Re-reading some more of the Artistic Research course texts, or perhaps reading them in a (literally physically) different context has been surprisingly rewarding. Sometimes it can take a really long time for me to ‘get’ something, or to reach a level of understanding that offers some significant potential for advancement. It has occurred to me that perhaps the wonderful, and challenging in a broad sense, opportunity that artistic research offers is a radical alternative to previously established traditions that both classify and separate things as either objective or subjective. Being able to consider A/R like this seems to make good sense – once again I return to the image of the venn diagram and the overlap.
I continue to struggle with artworks produced prior to, or outside of the recognised canon of, A/R. I tend to support those who claim that artworks always have had a relation to research – it is all a question of approach and perspective!
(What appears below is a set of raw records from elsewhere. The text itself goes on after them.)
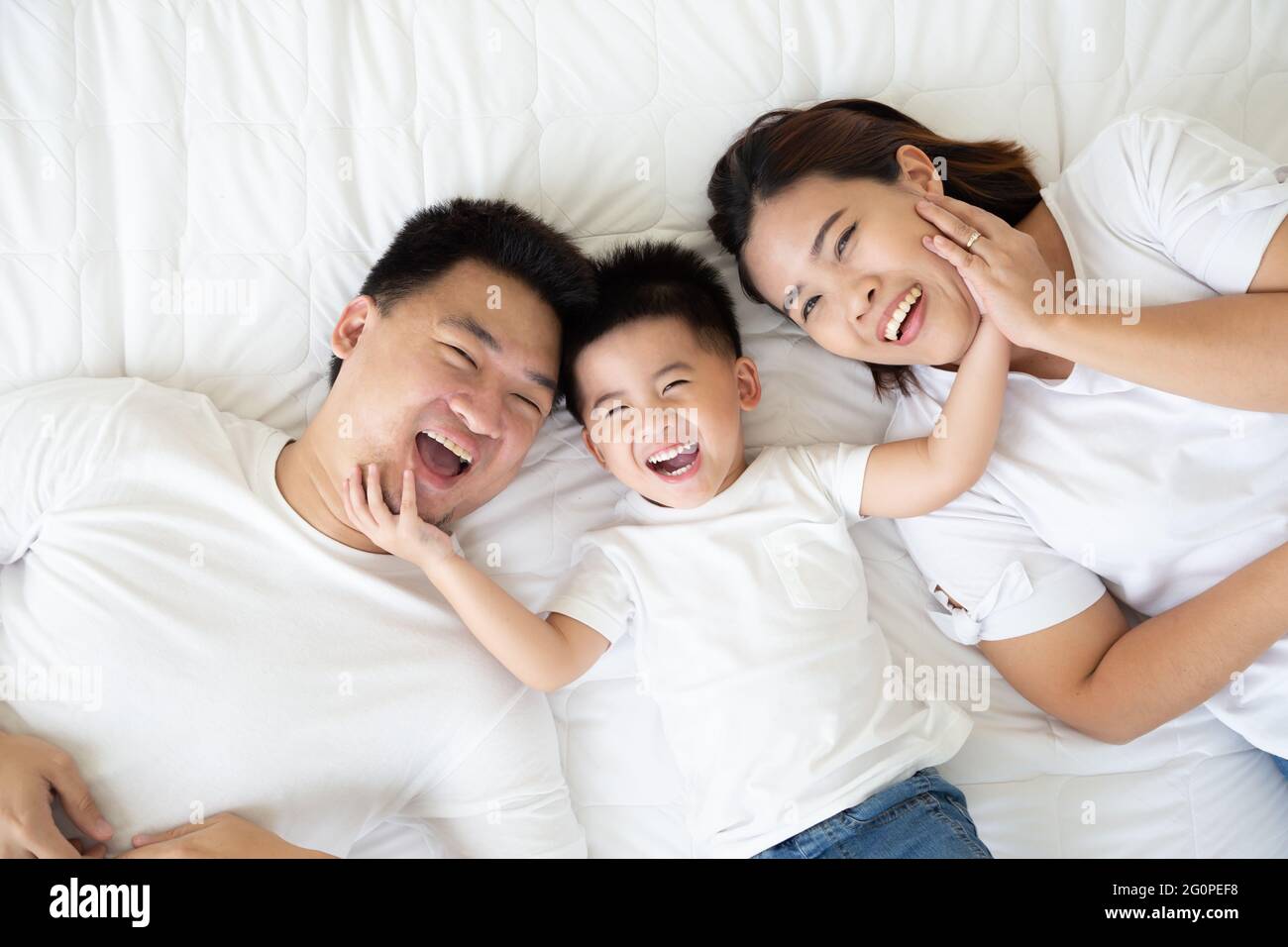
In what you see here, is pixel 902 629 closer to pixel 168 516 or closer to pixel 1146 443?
pixel 1146 443

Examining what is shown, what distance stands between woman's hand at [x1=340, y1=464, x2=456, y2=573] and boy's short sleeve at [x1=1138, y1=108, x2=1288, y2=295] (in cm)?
124

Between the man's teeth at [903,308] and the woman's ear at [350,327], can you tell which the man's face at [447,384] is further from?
the man's teeth at [903,308]

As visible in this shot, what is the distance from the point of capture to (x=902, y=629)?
5.48ft

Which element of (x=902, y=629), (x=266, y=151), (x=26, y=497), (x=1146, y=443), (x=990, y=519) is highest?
(x=266, y=151)

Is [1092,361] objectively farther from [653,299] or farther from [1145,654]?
[653,299]

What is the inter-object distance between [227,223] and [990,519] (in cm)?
145

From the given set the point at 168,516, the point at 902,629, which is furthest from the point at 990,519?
the point at 168,516

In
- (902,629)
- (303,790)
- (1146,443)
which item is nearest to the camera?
(303,790)

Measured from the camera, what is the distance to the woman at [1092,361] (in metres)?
1.43

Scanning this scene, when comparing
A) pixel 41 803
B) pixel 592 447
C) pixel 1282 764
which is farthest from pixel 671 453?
pixel 1282 764

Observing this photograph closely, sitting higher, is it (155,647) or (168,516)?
(168,516)

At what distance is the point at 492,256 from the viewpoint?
5.11 ft

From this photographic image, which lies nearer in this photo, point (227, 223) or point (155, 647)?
point (155, 647)

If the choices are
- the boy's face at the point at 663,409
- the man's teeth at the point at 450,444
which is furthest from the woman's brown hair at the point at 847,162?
the man's teeth at the point at 450,444
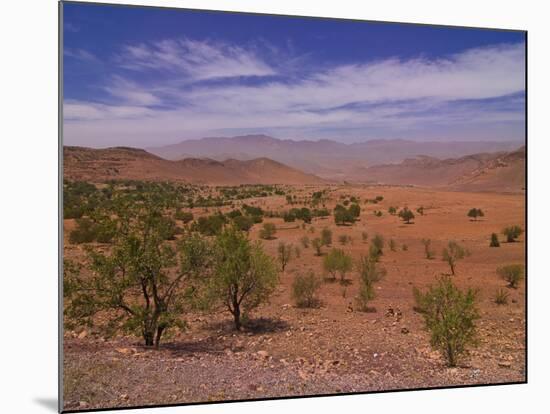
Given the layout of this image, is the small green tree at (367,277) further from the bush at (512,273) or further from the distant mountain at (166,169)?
the bush at (512,273)

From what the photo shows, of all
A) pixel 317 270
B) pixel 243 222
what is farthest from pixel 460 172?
pixel 243 222

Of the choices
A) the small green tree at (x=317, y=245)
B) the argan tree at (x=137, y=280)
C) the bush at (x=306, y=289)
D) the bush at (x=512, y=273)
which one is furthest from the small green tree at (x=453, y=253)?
the argan tree at (x=137, y=280)

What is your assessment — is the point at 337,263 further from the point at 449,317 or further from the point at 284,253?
the point at 449,317

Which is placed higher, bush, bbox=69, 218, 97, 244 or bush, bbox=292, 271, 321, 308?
bush, bbox=69, 218, 97, 244

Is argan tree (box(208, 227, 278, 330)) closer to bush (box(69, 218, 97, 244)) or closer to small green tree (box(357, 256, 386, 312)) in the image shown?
small green tree (box(357, 256, 386, 312))

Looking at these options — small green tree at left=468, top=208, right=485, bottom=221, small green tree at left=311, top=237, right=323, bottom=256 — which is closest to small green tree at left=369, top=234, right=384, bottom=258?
small green tree at left=311, top=237, right=323, bottom=256
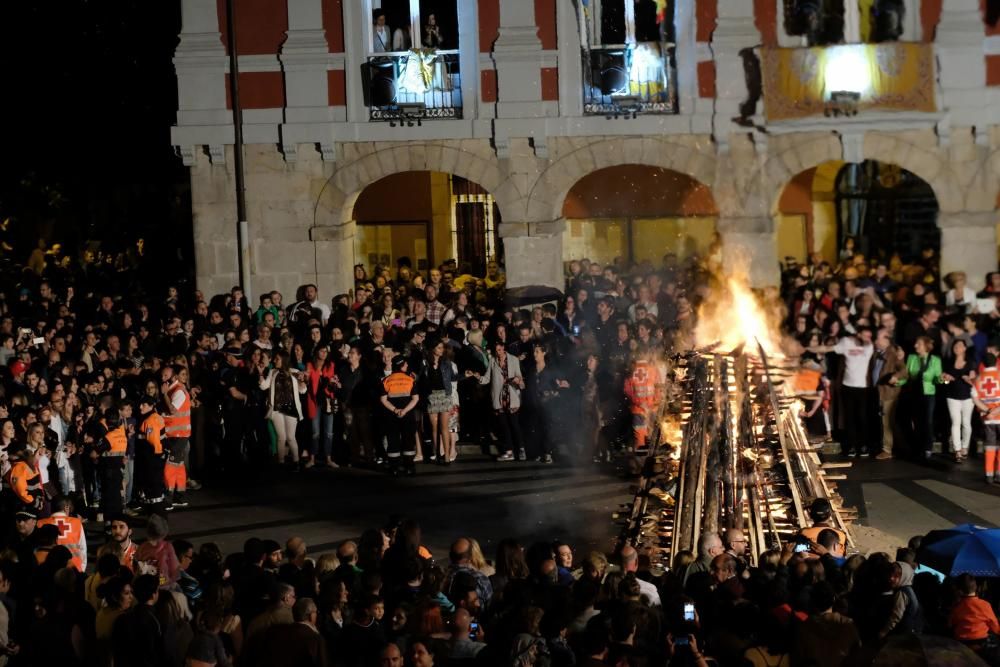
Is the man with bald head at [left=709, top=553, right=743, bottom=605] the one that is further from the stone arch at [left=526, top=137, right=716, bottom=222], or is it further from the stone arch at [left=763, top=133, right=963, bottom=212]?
the stone arch at [left=763, top=133, right=963, bottom=212]

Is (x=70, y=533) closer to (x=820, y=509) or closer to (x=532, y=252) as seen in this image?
(x=820, y=509)

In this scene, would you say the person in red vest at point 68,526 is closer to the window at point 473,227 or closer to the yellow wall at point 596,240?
the yellow wall at point 596,240

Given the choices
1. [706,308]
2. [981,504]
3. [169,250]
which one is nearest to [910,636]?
[706,308]

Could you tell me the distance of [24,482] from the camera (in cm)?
1523

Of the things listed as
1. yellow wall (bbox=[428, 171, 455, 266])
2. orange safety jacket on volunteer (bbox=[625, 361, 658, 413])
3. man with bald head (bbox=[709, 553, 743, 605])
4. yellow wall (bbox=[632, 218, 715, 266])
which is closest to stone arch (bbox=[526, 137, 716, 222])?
yellow wall (bbox=[632, 218, 715, 266])

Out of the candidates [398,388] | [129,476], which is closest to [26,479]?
[129,476]

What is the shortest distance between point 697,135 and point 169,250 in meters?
12.8

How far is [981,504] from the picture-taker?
16750 mm

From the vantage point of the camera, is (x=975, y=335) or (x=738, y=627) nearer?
(x=738, y=627)

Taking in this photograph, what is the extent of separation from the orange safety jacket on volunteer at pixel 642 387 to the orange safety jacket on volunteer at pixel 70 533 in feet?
22.1

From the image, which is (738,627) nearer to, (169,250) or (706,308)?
(706,308)

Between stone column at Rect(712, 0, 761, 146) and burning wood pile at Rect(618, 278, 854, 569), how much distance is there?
992 cm

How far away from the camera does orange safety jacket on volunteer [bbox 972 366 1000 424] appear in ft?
58.0

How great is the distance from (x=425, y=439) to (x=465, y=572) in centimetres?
815
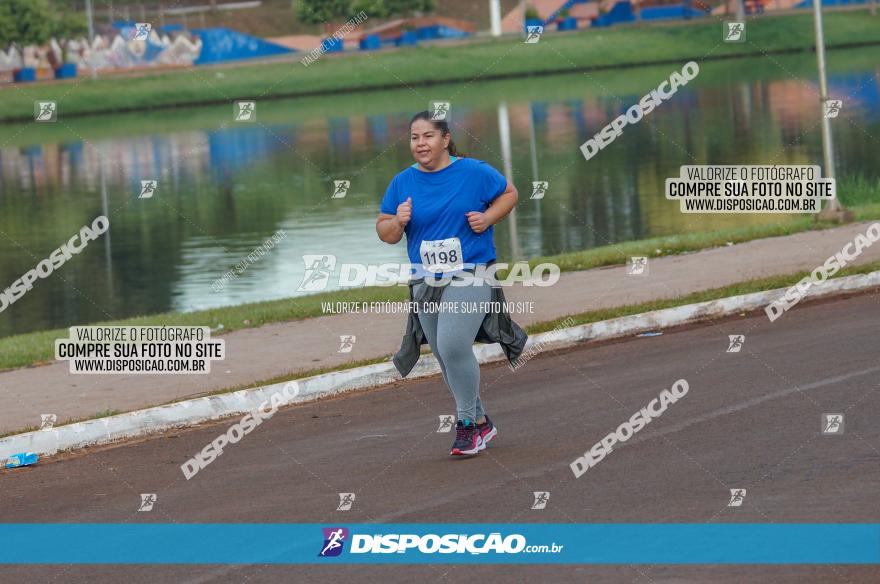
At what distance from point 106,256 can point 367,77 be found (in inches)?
2413

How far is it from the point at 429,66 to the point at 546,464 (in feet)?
256

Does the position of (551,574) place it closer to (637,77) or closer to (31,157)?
(31,157)

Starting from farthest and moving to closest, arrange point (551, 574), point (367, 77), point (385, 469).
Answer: point (367, 77)
point (385, 469)
point (551, 574)

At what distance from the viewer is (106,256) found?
26.2 meters

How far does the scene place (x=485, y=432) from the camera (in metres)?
9.01

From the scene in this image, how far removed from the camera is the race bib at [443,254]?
872 cm

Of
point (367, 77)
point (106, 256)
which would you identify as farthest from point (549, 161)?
point (367, 77)

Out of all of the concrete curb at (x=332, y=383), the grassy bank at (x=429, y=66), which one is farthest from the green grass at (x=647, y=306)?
the grassy bank at (x=429, y=66)

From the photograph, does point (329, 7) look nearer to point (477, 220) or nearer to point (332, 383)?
point (332, 383)

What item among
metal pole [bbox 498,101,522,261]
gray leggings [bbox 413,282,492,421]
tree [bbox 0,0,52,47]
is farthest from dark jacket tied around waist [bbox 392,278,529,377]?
tree [bbox 0,0,52,47]

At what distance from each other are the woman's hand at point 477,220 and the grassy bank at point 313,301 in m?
6.14

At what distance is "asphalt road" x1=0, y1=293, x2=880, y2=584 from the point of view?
7105 mm

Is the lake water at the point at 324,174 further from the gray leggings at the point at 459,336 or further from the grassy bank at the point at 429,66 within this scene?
the grassy bank at the point at 429,66

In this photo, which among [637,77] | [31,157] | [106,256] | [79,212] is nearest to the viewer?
[106,256]
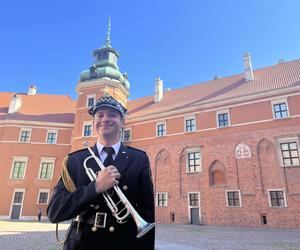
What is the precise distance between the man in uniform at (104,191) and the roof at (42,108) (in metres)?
30.3

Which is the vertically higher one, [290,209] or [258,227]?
[290,209]

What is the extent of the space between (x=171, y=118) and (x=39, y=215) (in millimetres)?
16783

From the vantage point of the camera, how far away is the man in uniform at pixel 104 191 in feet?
6.53

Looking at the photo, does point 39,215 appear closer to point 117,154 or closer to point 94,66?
point 94,66

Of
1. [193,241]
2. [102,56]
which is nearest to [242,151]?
[193,241]

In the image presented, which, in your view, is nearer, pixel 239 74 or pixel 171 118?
pixel 171 118

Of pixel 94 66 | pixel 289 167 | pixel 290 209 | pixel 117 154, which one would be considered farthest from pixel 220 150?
pixel 117 154

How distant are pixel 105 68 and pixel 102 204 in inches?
1190

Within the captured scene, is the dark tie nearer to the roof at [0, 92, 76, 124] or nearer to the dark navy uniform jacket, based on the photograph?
the dark navy uniform jacket

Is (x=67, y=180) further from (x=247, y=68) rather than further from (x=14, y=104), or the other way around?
(x=14, y=104)

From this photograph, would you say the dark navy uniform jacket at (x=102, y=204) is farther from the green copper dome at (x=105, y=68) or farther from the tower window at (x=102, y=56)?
the tower window at (x=102, y=56)

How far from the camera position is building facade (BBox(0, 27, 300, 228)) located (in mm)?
20219

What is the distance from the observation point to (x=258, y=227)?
19.3m

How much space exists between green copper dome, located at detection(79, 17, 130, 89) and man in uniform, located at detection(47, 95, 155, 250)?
2874 cm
Two weeks ago two artist friends/colleagues and I began the formal process of establishing an independent platform for artistic research. It feels very good and exciting. The idea has been floating (incubating?) for over a year, for me it certainly feels right that it has taken time for us each to work through what and how we want this thing to be. It was on a particularly fine summer afternoon that the three of us sat outside a café and held the inaugural meeting of “The Institute of Artistic Research”. The serious playfulness of the name well reflects our ambition to offer an open, creative, independent, and alternative place for artists who are engaged with, and interested in, research. We will invite a couple more artists to join us on the ‘committee’ and then begin to plan our activities. Already the three of us ‘founding members’ have quite different ideas and practices – we see this as one of our strengths, as something that will enable us to encompass and encourage a diverse programme.
Folklore came up in discussion the other evening after dinner. We were talking about Swedish traditions to do with death as a friend’s father has recently died. The Swedes or at least the ones that I know are not particularly sentimental, this is not to suggest that they are not emotional, just that things are (not surprisingly) done differently here. I was lent an ‘ABC of folklore’. Reading the introduction at breakfast the next day I came across a passage about the persistence and significance of folklore. The author, a respected authority, suggests that folklore offers people “hope, meaning, and comfort” [my translation], these three words struck a chord with what I had been reading, and thinking, about artistic research.
I am spending summer out in the archipelago. I should have been working at the inn where I worked last summer but I quit after one week. I combination of me being more tired than last summer and them being more disorganised made me realise that I simply could not work there. Thankfully having worked over the spring term I am not in absolute dire straights. As the house in town is being hired by a family who have ended up ‘between’ homes over the summer I am kind of forced to stay out in country. I am looking for other work but everywhere seems to have a full quota of summer staff. So in the meantime I have decided that I will prepare myself really well for the autumn term and returning to Stockholm after the summer – hence the re-reading of course texts! Other things on my summer to-do-list include: preparing all the updates for my website, updating and translating my professional cv, writing an application letter (in Swedish) looking for additional part-time teaching and art-education work.
Sweden, with its free education, can be a dangerous place for someone who loves to study. Despite saying to myself that it is time to ‘leave school’ I applied for, and have been accepted to, a part-time course in the architectural history and theory department at Mejan.